Tema besar yang diusung PPBI VIII ini adalah Aviturisme. Acara diawali dengan seminar di kampus Universitas Islam Negeri Sunan Kalijaga pada Jumat pagi. Seminar dan diskusi ini berlangsung dengan seru karena menghadirkan para praktisi aviturisme yang telah lama malang melintang di dunia wisata perburungan. Mereka antara lain Shita Prativi dan Politarius atau Bang Poli. Sorenya dengan menggunakan kendaraan truk militer, para peserta bergerak menuju desa Jatimulyo. Di desa yang berada di Pegunungan Menoreh ini, para peserta akan menikmati kekayaan jenis burung yang menghuni kawasan hutan rakyat, sekaligus berbagi cerita dengan masyarakat desa.

Desa Jatimulyo terpilih menjadi lokasi kegiatan lapangan PPBI VIII karena desa ini telah menjadi percontohan dalam upaya perlindungan dan pelestarian burung. Salah satu aksi nyata desa ini adalah dengan terbitnya Peraturan Desa No 08 Tahun 2014 Tentang Pelestarian Lingkungan Hidup. Dalam perdes tersebut tercantum pasal yang menjamin kelestarian burung-burung di wilayah desa Jatimulyo. Tak heran jika kini setidaknya 95 jenis burung dapat dijumpai di desa ini.

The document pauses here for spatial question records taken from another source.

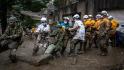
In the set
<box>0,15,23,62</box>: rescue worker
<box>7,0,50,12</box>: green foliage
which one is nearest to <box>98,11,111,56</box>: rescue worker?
<box>0,15,23,62</box>: rescue worker

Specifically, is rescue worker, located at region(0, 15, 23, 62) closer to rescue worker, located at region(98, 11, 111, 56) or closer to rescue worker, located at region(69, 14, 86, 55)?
rescue worker, located at region(69, 14, 86, 55)

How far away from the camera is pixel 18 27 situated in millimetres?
13492

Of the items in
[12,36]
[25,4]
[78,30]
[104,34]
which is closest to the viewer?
[12,36]

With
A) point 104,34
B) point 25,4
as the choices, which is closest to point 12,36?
point 104,34

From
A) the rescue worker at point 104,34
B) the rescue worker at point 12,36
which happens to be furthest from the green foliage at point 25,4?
the rescue worker at point 104,34

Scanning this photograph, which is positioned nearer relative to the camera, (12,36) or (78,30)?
(12,36)

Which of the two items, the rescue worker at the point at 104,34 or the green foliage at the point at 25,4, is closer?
the rescue worker at the point at 104,34

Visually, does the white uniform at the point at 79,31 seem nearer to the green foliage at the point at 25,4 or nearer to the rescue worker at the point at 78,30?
the rescue worker at the point at 78,30

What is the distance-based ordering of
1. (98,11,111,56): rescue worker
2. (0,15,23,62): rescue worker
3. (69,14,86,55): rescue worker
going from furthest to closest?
1. (69,14,86,55): rescue worker
2. (98,11,111,56): rescue worker
3. (0,15,23,62): rescue worker

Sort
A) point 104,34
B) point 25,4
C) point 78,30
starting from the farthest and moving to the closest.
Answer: point 25,4 → point 78,30 → point 104,34

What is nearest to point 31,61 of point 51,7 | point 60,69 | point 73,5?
point 60,69

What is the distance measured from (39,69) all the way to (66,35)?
2554 mm

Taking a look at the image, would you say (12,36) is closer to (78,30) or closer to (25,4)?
(78,30)

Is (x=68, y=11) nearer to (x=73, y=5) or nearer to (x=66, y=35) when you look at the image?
(x=73, y=5)
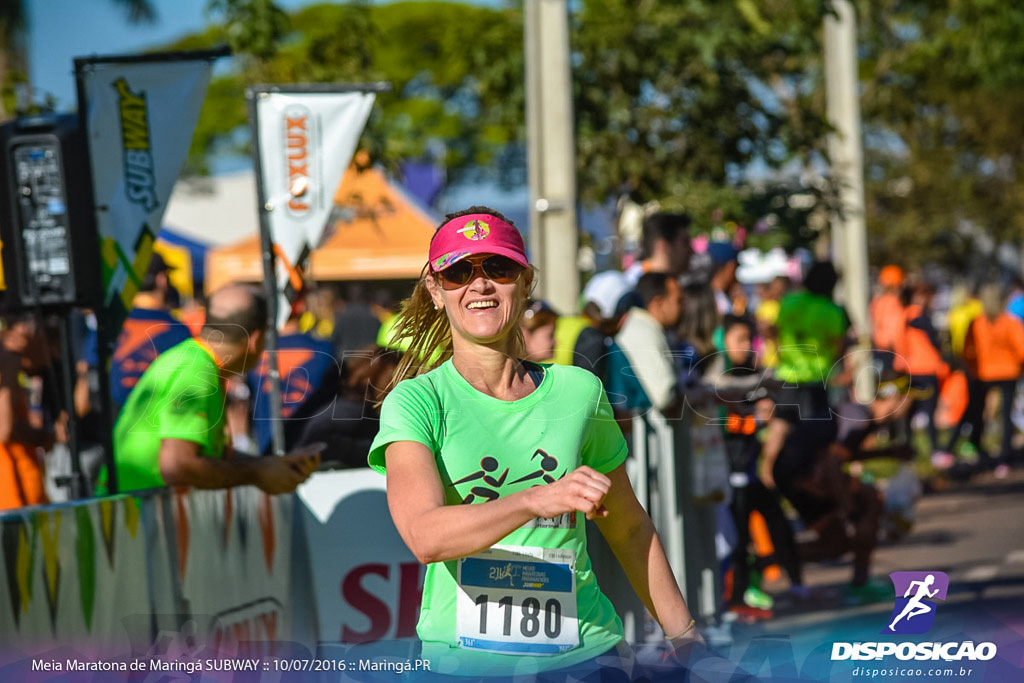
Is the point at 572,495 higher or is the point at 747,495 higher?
the point at 572,495

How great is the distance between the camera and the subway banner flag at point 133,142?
5.93m

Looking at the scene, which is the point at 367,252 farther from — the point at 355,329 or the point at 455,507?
the point at 455,507

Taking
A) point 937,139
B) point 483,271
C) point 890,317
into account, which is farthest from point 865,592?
point 937,139

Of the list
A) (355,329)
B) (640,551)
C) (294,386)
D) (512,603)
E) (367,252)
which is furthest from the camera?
(367,252)

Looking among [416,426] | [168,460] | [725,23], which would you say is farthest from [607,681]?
[725,23]

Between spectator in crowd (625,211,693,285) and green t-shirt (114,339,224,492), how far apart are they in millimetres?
3664

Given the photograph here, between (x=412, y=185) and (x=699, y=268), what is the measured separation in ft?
93.6

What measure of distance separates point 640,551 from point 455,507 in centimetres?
59

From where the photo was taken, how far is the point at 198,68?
6.29m

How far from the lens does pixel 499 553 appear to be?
9.64 feet

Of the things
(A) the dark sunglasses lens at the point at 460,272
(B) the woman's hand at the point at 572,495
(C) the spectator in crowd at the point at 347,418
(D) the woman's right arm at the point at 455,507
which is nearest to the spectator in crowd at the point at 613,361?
(C) the spectator in crowd at the point at 347,418

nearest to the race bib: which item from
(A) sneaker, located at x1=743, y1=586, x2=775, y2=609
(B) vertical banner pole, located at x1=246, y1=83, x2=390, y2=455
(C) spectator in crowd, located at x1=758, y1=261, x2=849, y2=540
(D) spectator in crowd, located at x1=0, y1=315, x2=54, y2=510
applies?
(D) spectator in crowd, located at x1=0, y1=315, x2=54, y2=510

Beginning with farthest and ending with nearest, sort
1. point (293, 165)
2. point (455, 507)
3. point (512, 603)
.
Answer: point (293, 165), point (512, 603), point (455, 507)

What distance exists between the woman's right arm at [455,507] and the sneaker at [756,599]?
236 inches
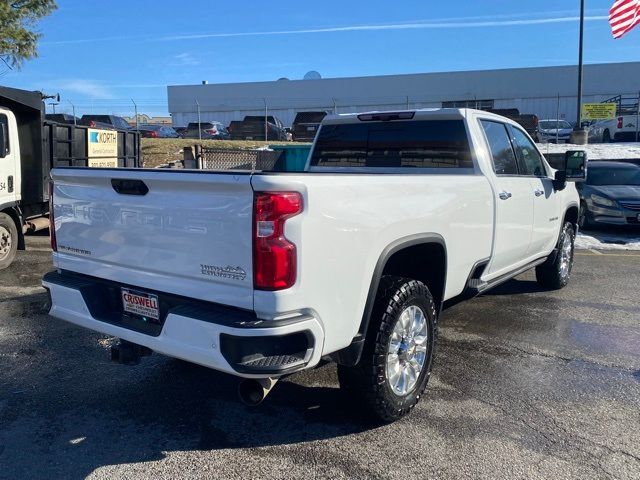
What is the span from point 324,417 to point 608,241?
9.19 metres

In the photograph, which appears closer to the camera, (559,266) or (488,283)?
(488,283)

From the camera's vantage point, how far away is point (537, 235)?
5.91m

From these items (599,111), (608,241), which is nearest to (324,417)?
(608,241)

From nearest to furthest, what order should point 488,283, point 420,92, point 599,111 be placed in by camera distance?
1. point 488,283
2. point 599,111
3. point 420,92

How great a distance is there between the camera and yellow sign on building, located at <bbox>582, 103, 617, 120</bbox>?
2875 centimetres

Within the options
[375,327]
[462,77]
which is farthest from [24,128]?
[462,77]

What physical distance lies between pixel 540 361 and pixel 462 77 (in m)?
49.7

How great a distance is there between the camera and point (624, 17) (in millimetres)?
19922

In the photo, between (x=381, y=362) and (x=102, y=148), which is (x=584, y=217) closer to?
(x=102, y=148)

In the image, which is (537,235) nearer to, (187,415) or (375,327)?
(375,327)

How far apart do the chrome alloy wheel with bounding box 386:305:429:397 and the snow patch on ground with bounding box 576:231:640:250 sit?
7.81 metres

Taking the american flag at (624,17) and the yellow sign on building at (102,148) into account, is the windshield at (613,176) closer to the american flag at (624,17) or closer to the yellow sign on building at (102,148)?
the american flag at (624,17)

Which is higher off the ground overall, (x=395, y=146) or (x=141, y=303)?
(x=395, y=146)

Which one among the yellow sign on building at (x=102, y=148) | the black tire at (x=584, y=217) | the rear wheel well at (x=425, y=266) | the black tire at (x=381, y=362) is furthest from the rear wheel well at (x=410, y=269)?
the black tire at (x=584, y=217)
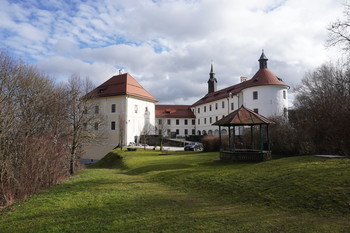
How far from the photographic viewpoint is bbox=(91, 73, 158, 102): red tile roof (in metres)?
43.3

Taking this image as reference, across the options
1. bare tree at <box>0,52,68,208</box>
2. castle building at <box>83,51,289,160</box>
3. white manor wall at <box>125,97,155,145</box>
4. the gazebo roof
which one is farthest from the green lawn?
white manor wall at <box>125,97,155,145</box>

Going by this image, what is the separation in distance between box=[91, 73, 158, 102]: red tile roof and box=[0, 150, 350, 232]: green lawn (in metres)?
33.4

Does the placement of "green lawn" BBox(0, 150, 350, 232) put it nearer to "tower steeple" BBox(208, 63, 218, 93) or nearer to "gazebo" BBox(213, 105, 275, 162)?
"gazebo" BBox(213, 105, 275, 162)

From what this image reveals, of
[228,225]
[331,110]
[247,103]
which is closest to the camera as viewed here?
[228,225]

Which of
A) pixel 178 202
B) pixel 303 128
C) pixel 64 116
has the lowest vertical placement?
pixel 178 202

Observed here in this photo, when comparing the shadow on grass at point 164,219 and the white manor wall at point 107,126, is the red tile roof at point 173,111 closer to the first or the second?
the white manor wall at point 107,126

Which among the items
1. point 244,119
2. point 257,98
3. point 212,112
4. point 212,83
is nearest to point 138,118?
point 212,112

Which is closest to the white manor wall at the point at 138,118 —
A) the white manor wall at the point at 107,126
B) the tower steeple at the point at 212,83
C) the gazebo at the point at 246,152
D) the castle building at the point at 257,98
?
the white manor wall at the point at 107,126

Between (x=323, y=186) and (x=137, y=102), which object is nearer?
(x=323, y=186)

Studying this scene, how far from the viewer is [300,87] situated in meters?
38.6

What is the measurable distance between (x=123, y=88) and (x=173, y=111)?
21671mm

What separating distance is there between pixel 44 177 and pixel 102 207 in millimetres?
7496

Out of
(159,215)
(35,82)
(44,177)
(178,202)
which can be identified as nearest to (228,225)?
(159,215)

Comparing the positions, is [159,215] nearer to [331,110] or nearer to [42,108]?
[331,110]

Kesadaran masyarakat Jatimulyo akan pentingnya kelestarian burung dibuktikan dengan berdirinya Masyarakat Pemerhati Burung Jatimulyo (MPBJ), komunitas pelestari alam yang sebagian besar anggotanya merupakan mantan pemburu burung. Dengan menggulirkan slogan Jatimulyo 'Desa Ramah Burung', komunitas ini ingin mengangkat Jatimulyo sebagai salah satu destinasi aviturisme di Daerah Istimewa Yogyakarta.

Kehadiran PPBI VIII di Jatimulyo disambut hangat oleh masyarakat. Sujoko, salah seorang tokoh masyarakat di Gunungkelir mengungkapkan rasa bahagianya dapat berpartisipasi dalam gelaran nasional ini. Beliau berharap kegiatan semacam ini dapat menjadi ajang mempromosikan wilayah desanya yang kaya akan potensi wisata. Sejalan dengan Sujoko, Kelik Suparno sebagai ketua MPBJ berharap bahwa kedepan masyarakat Jatimulyo dapat memanfaatkan potensi burung, tanpa memburu dan menangkap.


Tanggapan positif juga disampaikan oleh para peserta PPBI VIII. Menurut mereka, Jatimulyo dengan upaya pelestarian burungnya selayaknya dapat diikuti oleh desa-desa lain di Indonesia. Beberapa di antara mereka berjanji untuk kembali mengunjungi desa ini di lain waktu, guna mengapresiasi kekayaan jenis burungnya. Kegiatan PPBI VIII ditutup dengan kegiatan penanaman aneka bibit pohon untuk mendukung keberadaan burung, sekaligus sebagai penjaga banyak mata air di desa ini. Salam lestari!